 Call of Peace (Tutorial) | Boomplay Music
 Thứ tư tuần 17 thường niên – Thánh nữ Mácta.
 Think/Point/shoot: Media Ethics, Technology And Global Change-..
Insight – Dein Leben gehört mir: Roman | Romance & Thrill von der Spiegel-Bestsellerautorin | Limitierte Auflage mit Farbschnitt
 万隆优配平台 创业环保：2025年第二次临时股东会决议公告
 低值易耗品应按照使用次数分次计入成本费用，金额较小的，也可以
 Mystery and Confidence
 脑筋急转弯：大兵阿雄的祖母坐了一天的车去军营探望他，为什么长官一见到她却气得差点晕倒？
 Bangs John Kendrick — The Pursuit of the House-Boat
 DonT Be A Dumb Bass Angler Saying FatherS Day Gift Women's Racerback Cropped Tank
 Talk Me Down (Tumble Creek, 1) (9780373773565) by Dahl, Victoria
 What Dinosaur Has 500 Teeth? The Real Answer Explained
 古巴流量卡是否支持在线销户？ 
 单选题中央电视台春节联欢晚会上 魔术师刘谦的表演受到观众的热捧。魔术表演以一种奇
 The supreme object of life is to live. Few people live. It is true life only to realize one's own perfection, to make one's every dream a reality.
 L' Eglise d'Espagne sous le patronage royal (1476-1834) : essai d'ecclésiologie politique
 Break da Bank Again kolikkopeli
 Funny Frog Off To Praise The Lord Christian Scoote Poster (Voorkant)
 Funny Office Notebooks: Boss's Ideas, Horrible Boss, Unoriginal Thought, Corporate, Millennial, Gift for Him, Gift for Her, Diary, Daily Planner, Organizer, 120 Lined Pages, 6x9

--*--

> **ACTIVITY**:
Find the lines that mention "Gift" in the entries and show them.

> **WRITTEN RESPONSE**:
 DonT Be A Dumb Bass Angler Saying FatherS Day Gift Women's Racerback Cropped Tank
 Funny Office Notebooks: Boss's Ideas, Horrible Boss, Unoriginal Thought, Corporate, Millennial, Gift for Him, Gift for Her, Diary, Daily Planner, Organizer, 120 Lined Pages, 6x9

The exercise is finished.